> EXERCISE:
The required output is the line that contains "scientific name: Didelphis virginiana" and every line after it, each written out exactly, up to the end of the entries.

> Records from a collection:

=======

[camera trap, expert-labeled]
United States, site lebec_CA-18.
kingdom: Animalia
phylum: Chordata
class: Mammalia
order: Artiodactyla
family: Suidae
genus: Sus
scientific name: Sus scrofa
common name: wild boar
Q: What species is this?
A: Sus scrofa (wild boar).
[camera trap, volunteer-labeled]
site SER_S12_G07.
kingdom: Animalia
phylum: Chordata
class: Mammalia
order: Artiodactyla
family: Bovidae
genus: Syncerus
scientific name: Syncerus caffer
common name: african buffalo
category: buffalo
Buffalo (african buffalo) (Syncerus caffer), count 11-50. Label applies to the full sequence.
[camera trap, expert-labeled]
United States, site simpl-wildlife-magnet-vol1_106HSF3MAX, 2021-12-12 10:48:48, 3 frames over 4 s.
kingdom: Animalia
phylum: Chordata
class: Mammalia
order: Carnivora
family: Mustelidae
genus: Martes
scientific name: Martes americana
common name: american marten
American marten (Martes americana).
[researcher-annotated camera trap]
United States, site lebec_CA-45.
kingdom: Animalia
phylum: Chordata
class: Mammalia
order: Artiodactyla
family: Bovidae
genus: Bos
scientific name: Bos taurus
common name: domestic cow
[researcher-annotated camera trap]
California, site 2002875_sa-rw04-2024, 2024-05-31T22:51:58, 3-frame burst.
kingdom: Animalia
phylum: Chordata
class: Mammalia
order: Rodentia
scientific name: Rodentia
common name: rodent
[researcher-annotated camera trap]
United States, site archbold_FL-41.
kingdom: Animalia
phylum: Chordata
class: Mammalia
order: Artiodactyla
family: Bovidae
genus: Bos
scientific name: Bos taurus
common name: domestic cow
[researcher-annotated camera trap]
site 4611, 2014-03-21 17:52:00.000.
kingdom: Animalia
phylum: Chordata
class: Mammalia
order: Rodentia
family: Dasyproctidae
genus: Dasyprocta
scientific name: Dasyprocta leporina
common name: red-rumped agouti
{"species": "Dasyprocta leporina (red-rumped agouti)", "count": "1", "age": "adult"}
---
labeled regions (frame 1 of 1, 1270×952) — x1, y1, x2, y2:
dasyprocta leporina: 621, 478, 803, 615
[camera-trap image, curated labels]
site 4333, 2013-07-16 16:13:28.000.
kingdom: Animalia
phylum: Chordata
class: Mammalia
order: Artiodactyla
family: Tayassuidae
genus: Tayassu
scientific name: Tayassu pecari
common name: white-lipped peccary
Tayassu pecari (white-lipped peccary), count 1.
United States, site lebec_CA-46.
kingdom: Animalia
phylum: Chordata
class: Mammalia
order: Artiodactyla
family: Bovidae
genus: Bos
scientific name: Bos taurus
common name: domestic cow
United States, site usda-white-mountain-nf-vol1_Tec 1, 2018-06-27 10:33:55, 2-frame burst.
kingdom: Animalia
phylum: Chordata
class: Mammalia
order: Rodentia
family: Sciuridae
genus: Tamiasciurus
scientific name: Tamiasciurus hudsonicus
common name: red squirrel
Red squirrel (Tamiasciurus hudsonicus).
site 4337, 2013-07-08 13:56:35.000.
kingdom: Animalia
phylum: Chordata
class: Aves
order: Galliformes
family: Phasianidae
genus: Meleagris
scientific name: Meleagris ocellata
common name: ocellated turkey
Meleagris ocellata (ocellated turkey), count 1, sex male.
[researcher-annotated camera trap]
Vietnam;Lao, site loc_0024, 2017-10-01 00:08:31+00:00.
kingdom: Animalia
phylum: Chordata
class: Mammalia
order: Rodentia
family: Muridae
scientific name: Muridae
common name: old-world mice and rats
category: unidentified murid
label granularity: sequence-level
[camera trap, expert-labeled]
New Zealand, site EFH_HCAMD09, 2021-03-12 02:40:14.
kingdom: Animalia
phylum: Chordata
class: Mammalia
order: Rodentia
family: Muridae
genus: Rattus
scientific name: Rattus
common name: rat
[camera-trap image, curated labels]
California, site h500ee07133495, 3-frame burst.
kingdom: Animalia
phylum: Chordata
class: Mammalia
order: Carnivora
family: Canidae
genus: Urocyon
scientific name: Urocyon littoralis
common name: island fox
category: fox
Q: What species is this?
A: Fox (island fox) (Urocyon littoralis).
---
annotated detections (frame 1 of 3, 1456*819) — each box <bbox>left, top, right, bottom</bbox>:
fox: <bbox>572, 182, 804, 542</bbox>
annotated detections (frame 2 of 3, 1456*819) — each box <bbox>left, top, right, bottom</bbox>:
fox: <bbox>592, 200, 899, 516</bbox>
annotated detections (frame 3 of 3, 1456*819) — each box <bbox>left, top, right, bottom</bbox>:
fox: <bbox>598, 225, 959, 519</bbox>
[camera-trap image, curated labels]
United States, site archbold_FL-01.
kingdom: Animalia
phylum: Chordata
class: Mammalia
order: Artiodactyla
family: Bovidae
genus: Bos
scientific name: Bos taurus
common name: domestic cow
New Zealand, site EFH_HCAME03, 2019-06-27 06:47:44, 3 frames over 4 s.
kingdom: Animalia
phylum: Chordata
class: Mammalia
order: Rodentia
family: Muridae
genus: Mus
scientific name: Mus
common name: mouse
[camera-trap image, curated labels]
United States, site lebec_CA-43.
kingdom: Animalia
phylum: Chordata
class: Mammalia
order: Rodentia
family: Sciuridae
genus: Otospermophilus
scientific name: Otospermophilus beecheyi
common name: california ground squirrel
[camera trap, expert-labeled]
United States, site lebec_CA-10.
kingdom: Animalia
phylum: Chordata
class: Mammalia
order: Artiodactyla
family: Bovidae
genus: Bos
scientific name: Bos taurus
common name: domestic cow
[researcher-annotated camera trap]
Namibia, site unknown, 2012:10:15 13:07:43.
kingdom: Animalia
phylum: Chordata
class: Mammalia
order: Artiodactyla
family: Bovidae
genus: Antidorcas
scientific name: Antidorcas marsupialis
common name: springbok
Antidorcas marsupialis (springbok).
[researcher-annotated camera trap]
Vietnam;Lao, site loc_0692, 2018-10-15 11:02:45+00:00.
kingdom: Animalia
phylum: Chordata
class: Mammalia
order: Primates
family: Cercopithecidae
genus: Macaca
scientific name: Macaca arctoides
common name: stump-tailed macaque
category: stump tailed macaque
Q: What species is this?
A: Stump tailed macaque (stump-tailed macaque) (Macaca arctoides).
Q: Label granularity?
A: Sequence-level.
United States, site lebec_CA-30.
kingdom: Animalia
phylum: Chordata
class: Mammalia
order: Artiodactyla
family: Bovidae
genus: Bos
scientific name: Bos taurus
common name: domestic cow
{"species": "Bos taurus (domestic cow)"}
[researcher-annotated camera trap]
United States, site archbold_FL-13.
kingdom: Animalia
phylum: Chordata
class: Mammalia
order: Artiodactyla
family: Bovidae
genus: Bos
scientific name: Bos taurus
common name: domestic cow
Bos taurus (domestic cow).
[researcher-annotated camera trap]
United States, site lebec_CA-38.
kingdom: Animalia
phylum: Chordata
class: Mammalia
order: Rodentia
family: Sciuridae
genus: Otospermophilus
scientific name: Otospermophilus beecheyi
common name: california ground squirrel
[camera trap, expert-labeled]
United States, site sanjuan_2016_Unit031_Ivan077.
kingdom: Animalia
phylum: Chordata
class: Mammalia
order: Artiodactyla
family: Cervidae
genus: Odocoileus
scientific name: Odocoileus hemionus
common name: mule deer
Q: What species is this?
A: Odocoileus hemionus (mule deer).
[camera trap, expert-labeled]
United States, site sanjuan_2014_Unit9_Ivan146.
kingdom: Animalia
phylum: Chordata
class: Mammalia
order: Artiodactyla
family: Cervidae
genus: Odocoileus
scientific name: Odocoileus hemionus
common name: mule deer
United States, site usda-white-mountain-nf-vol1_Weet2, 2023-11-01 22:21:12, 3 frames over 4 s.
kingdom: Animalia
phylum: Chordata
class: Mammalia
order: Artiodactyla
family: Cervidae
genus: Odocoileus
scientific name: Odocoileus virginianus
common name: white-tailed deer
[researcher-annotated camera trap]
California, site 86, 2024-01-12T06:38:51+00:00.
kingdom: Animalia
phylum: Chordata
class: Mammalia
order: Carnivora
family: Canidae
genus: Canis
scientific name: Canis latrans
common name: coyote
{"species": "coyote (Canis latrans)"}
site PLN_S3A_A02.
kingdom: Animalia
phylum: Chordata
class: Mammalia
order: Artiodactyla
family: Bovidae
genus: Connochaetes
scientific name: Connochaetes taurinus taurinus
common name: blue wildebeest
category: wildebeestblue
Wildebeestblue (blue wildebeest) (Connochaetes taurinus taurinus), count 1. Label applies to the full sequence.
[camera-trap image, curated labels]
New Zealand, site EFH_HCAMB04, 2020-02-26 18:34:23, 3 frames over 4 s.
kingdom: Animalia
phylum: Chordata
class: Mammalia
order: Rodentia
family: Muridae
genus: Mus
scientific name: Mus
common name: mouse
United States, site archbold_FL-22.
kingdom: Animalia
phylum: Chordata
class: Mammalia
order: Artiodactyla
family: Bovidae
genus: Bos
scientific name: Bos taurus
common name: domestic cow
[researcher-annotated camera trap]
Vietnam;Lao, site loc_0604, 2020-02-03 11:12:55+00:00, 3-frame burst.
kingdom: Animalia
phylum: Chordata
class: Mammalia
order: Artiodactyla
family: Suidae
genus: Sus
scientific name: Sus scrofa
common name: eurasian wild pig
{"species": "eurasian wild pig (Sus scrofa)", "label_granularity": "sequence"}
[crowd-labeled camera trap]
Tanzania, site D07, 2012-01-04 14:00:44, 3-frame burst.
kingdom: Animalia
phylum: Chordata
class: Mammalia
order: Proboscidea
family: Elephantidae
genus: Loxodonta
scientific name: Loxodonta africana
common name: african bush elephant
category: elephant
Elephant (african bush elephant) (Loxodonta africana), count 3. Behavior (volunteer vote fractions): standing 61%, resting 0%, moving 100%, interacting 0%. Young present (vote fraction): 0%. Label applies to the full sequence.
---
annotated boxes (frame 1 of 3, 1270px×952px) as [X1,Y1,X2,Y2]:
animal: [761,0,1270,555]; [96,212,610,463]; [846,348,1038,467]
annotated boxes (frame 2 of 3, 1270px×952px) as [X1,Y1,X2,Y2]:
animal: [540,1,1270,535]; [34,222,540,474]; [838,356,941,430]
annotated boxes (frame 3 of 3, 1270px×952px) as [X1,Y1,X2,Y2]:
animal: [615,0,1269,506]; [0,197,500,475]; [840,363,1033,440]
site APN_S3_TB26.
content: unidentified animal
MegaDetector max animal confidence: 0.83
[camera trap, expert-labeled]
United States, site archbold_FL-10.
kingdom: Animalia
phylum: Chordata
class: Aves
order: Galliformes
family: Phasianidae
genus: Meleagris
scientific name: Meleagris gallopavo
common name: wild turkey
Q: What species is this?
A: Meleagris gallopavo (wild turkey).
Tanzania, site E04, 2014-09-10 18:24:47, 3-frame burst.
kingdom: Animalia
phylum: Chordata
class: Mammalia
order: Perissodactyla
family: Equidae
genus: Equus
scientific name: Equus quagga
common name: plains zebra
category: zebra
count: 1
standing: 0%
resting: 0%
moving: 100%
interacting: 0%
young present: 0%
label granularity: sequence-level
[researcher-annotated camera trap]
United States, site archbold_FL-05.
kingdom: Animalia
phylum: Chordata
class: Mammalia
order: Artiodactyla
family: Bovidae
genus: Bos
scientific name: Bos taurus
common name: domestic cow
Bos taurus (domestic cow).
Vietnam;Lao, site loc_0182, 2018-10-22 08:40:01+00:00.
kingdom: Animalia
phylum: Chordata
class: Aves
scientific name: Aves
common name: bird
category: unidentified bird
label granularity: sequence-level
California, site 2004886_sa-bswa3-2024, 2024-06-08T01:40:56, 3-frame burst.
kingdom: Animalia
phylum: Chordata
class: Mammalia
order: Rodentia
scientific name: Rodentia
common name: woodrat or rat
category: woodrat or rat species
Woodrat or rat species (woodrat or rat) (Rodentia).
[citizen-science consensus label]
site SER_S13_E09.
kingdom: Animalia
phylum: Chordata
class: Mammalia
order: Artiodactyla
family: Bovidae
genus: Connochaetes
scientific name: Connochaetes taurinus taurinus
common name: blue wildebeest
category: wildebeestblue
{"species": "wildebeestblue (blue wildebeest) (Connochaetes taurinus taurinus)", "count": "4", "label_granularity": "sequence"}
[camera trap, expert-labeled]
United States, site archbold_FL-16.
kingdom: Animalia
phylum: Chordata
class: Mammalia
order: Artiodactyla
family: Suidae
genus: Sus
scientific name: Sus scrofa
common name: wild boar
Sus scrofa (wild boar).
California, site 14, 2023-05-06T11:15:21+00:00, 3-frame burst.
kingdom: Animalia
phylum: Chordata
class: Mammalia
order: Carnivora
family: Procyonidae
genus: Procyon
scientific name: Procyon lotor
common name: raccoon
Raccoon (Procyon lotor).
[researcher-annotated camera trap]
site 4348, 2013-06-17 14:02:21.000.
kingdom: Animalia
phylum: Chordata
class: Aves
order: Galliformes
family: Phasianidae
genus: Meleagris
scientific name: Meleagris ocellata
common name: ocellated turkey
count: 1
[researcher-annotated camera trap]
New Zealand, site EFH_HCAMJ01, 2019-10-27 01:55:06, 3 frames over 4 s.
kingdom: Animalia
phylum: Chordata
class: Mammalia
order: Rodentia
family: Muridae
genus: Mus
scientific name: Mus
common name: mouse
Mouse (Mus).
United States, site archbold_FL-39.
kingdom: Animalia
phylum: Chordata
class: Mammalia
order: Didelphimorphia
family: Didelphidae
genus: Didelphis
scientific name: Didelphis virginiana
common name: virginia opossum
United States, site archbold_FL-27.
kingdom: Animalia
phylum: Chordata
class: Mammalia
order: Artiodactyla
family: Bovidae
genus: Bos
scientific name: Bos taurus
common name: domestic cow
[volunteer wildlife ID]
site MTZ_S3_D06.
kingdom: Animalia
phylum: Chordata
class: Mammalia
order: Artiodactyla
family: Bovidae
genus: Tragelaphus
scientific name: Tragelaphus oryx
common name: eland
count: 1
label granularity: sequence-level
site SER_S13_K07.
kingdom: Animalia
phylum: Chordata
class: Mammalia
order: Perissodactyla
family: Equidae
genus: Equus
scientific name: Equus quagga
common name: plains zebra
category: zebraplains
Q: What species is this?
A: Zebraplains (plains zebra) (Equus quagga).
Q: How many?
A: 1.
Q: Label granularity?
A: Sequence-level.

=======

> YOUR RESPONSE:
scientific name: Didelphis virginiana
common name: virginia opossum
United States, site archbold_FL-27.
kingdom: Animalia
phylum: Chordata
class: Mammalia
order: Artiodactyla
family: Bovidae
genus: Bos
scientific name: Bos taurus
common name: domestic cow
[volunteer wildlife ID]
site MTZ_S3_D06.
kingdom: Animalia
phylum: Chordata
class: Mammalia
order: Artiodactyla
family: Bovidae
genus: Tragelaphus
scientific name: Tragelaphus oryx
common name: eland
count: 1
label granularity: sequence-level
site SER_S13_K07.
kingdom: Animalia
phylum: Chordata
class: Mammalia
order: Perissodactyla
family: Equidae
genus: Equus
scientific name: Equus quagga
common name: plains zebra
category: zebraplains
Q: What species is this?
A: Zebraplains (plains zebra) (Equus quagga).
Q: How many?
A: 1.
Q: Label granularity?
A: Sequence-level.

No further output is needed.